Using eval_kit and meaning of 'clean' attack

openphilanthropy / unrestricted-adversarial-examples

Contest Proposal and infrastructure for the Unrestricted Adversarial Examples Challenge

Apache License 2.0

327 stars 62 forks source link

Using eval_kit and meaning of 'clean' attack #44

Closed sibyjackgrove closed 5 years ago

sibyjackgrove commented 5 years ago

I followed the instructions for the warm-up attacks and used the API as shown below.

def my_custom_CNN_model(images_batch_nhwc):
    """ This mode is a valid defense based on a custom CNN. """
    predictions = model_regular.predict(images_batch_nhwc)
    return predictions.astype(np.float32)

# Evaluate the model (this will take ~10 hours on a GPU)
from unrestricted_advex import eval_kit
eval_kit.evaluate_bird_or_bicycle_model(my_custom_CNN_model)

Here is part of my output:

However, I am confused by the outputs.
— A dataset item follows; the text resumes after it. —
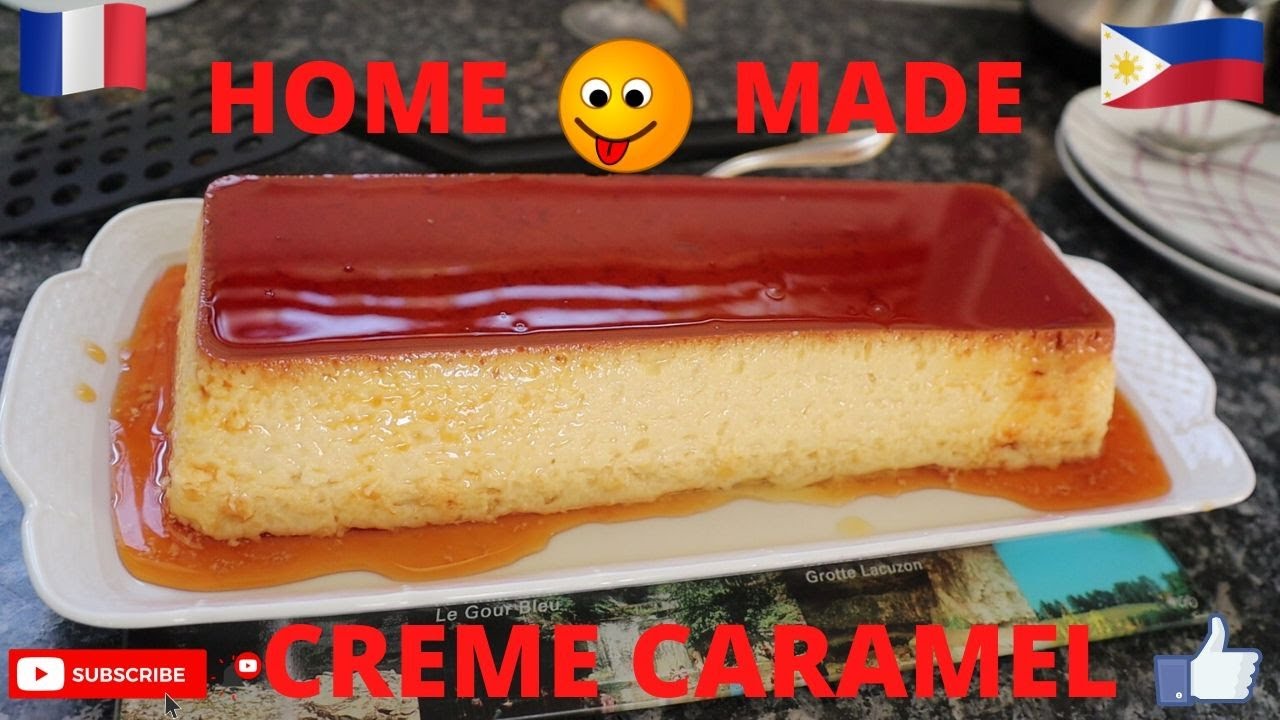 How to cook " CREME CARAMEL"...Caramel Custard. YouTube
What does 'clean' attack mean? Is this the accuracy on a normal dataset (without adversarial inputs)? Is there another method to evaluate the model on the adversarial images?

carlini commented 5 years ago

Yes, clean accuracy is the accuracy on the un-modified test set. The results of the other attacks will show below the clean results, in the same table.
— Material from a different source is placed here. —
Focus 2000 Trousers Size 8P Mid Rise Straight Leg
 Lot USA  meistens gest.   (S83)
sibyjackgrove commented 5 years ago

Yes, clean accuracy is the accuracy on the un-modified test set. The results of the other attacks will show below the clean results, in the same table.

That doesn't seem to be the case when I use it. I see accuracy for only 'clean'. Please see the screenshot below:

nottombrown commented 5 years ago

Sorry, this was my mistake. I pushed a change that disabled the full suite of attacks. If you update to HEAD and re-run your command, you should see the complete grid rather than only the clean attack.
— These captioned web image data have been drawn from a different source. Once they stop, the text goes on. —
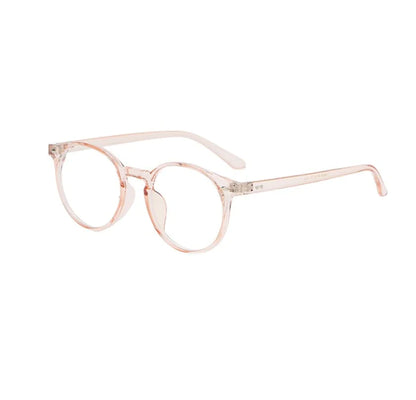 Retro Round TR90 Blue Light Glasses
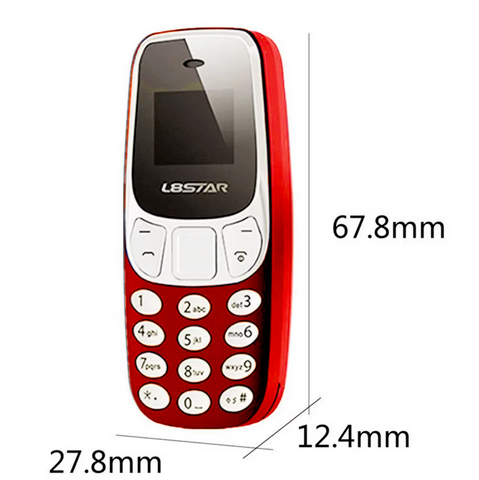 i17 PRO - Mini Foldable Cell Phone, HD Camera, Messages, Internet, Fm Radio, Dual Sim, Flashlight, Foldable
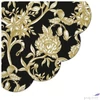 Kép 1/4 - Szalvéta Ambiente Baraqoue Flowers dia papírszalvéta 33x33cm,20db-os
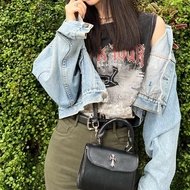 Chrome Hearts 克羅心 黑銀十字架Kelly🖤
sibyjackgrove commented 5 years ago

Thanks, I updated and I am re-running eval_kit.evaluate_bird_or_bicycle_model(my_custom_CNN_model). Here is what I am getting. The _spatial_grid_ attack seems to be very slow taking 128 s/iteration. Is this normal or is it my model's problem. The model I am using has 1.1 M parameters.

sibyjackgrove commented 5 years ago

Now it is taking 372 s/iteration. I am using the Google Colab with GPU accelerator. Please let me know if is to be expected.

carlini commented 5 years ago

Yeah, unfortunately we need to improve that, see #46

nottombrown commented 5 years ago

Closing this issue because it is known. Perhaps we should puta larger warning that the warm-up evaluation is very slow?

sibyjackgrove commented 5 years ago

Yeah, unfortunately we need to improve that, see #46

Is there any update on this? How can I use the attack reference in #46 ?

nottombrown commented 5 years ago

@sibyjackgrove - How about we discuss this in issue #46?